Separately, UCapture has set a minimum investment amount of US $1,000.
Accredited investors investing $20,000 or over do not have investment limits.
You are a partial owner of the company, you do own securities after all! But more importantly, companies which have raised money via Regulation CF must file information with the SEC and post it on their websites on an annual basis. Receiving regular company updates is important to keep shareholders educated and informed about the progress of the company and their investment. This annual report includes information similar to a company’s initial Reg CF filing and key information that a company will want to share with its investors to foster a dynamic and healthy relationship.
In certain circumstances a company may terminate its ongoing reporting requirement if:
- The company becomes a fully-reporting registrant with the SEC
- The company has filed at least one annual report, but has no more than 300 shareholders of record
- The company has filed at least three annual reports, and has no more than $10 million in assets
- The company or another party purchases or repurchases all the securities sold in reliance on Section 4(a)(6)

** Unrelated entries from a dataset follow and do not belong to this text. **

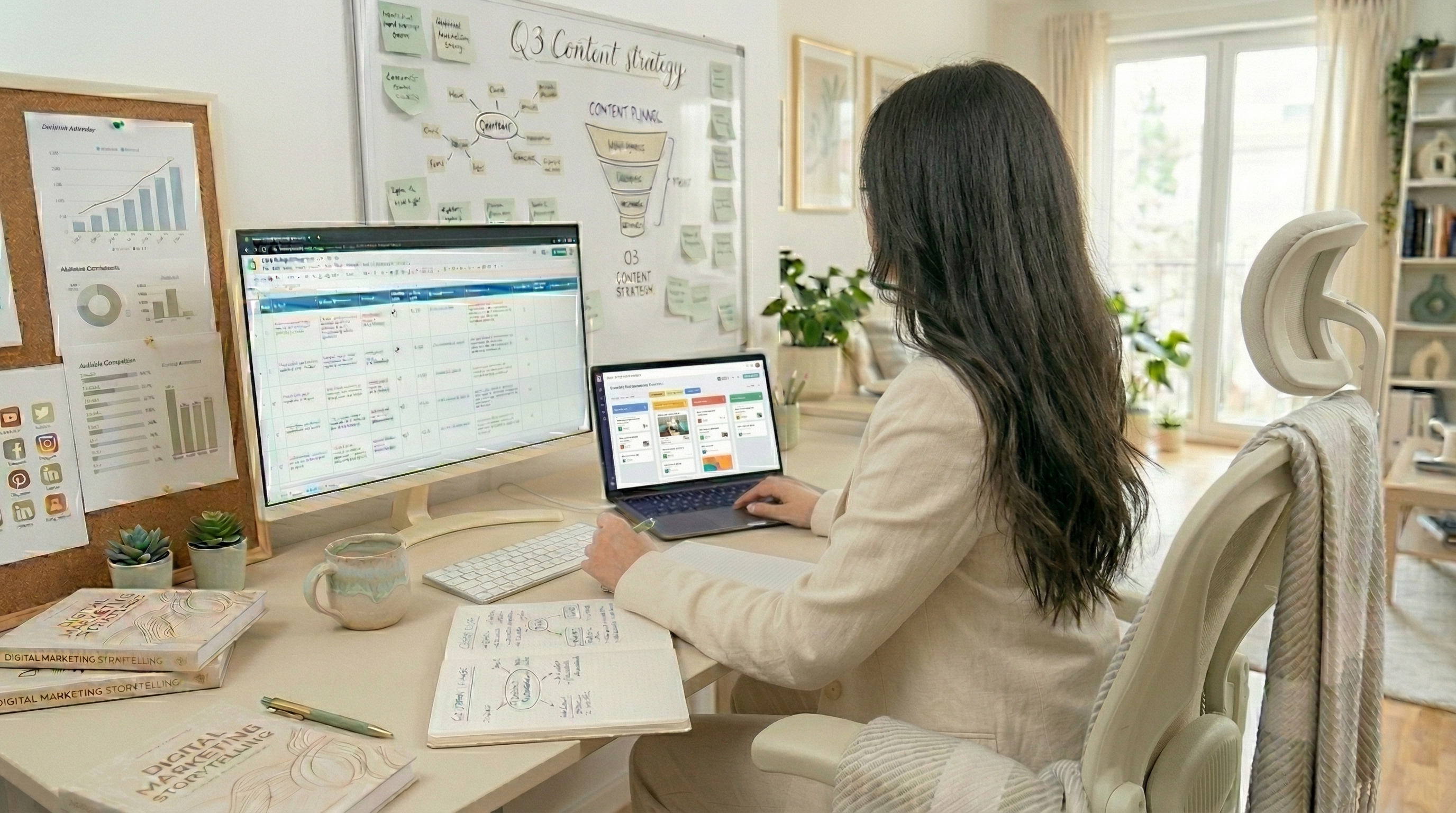 Brand presence visual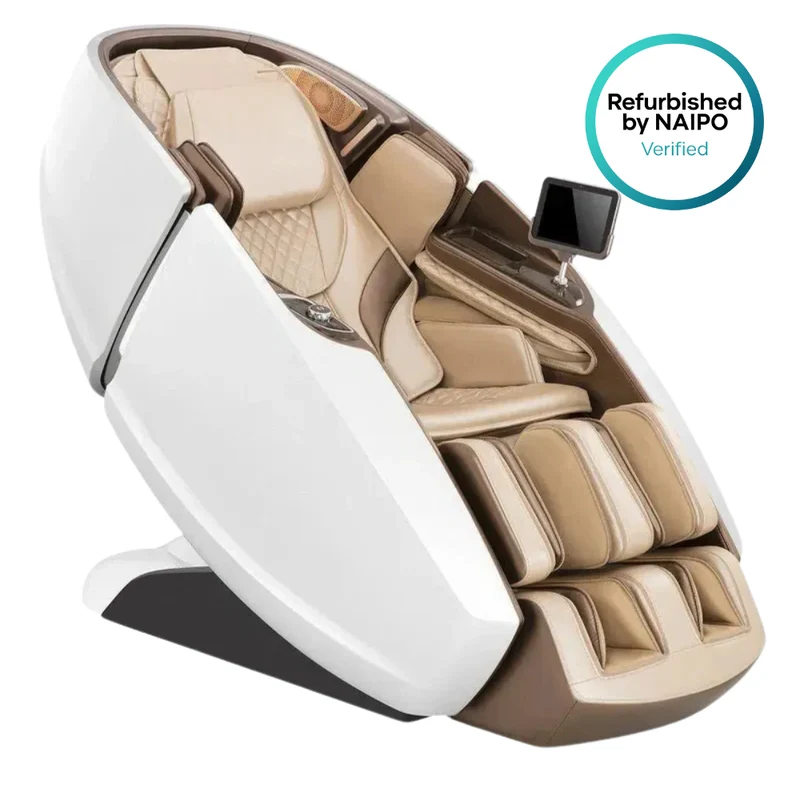 Sillón de masaje de alta gama NAIPO 4D, diseño de cápsula espacial, tableta integrada, usado/reacondicionado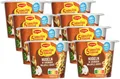 MAGGI 5 Minuten Terrine Nudeln in Waldpilzrahmsauce, (8 x 56g) Fertiggericht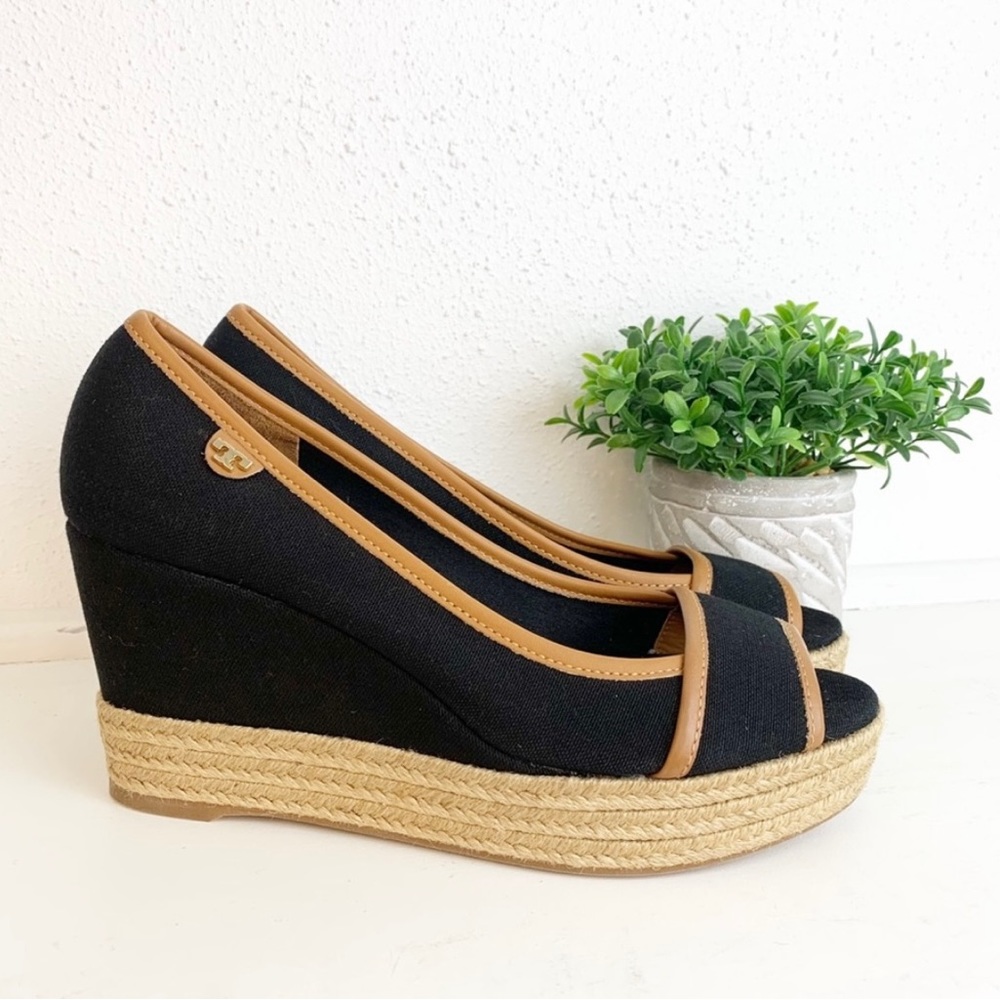 Tory Burch Majorca 85MM Logo Wedge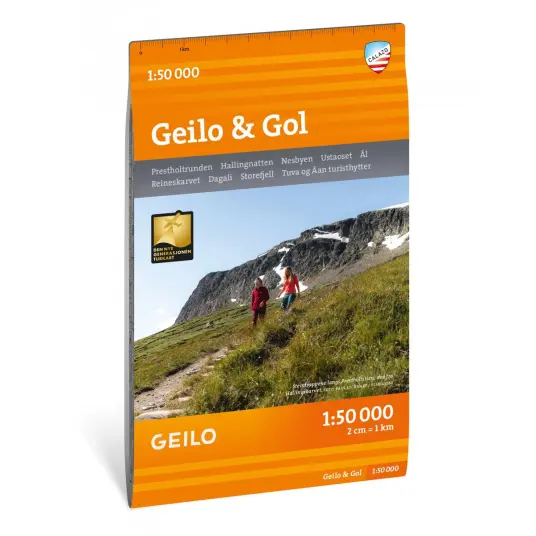 Calazo förlag Turkart Geilo & Gol 1:50.000 OneSize, NoColour Calazo förlag Turkart Geilo & Gol 1:50.000 OneSize, NoColour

- The company ceases to do business
However, regardless of whether a company has terminated its ongoing reporting requirement per SEC rules, SeedInvest works with all companies on its platform to ensure that investors are provided quarterly updates. These quarterly reports will include information such as: (i) quarterly net sales, (ii) quarterly change in cash and cash on hand, (iii) material updates on the business, (iv) fundraising updates (any plans for next round, current round status, etc.), and (v) any notable press and news.
Currently there is no market or liquidity for these securities. Right now UCapture does not plan to list these securities on a national exchange or another secondary market. At some point UCapture may choose to do so, but until then you should plan to hold your investment for a significant period of time before a “liquidation event” occurs. A “liquidation event” is when UCapture either lists their securities on an exchange, is acquired, or goes bankrupt.
You can return to SeedInvest at any time to view your portfolio of investments and obtain a summary statement. If invested under Regulation CF you may also receive periodic updates from the company about their business, in addition to monthly account statements.
This is UCapture's fundraising profile page, where you can find information that may be helpful for you to make an investment decision in their company. The information on this page includes the company overview, team bios, and the risks and disclosures related to this investment opportunity. If the company runs a side by side offering that includes an offering under Regulation CF, you may also find a copy of the UCapture's Form C. The Form C includes important details about UCapture's fundraise that you should review before investing.
For offerings made under Regulation CF, you may cancel your investment at any time up to 48 hours before a closing occurs or an earlier date set by the company. You will be sent a reminder notification approximately five days before the closing or set date giving you an opportunity to cancel your investment if you had not already done so. Once a closing occurs, and if you have not canceled your investment, you will receive an email notifying you that your securities have been issued. If you have already funded your investment, your funds will be promptly refunded to you upon cancellation. To cancel your investment, you may go to your account's portfolio page by clicking your profile icon in the top right corner.
If you invest under any other offering type, you may cancel your investment at any time, for any reason until a closing occurs. You will receive an email when the closing occurs and your securities have been issued. If you have already funded your investment and your funds are in escrow, your funds will be promptly refunded to you upon cancellation. To cancel your investment, please go to your account's portfolio page by clicking your profile icon in the top right corner.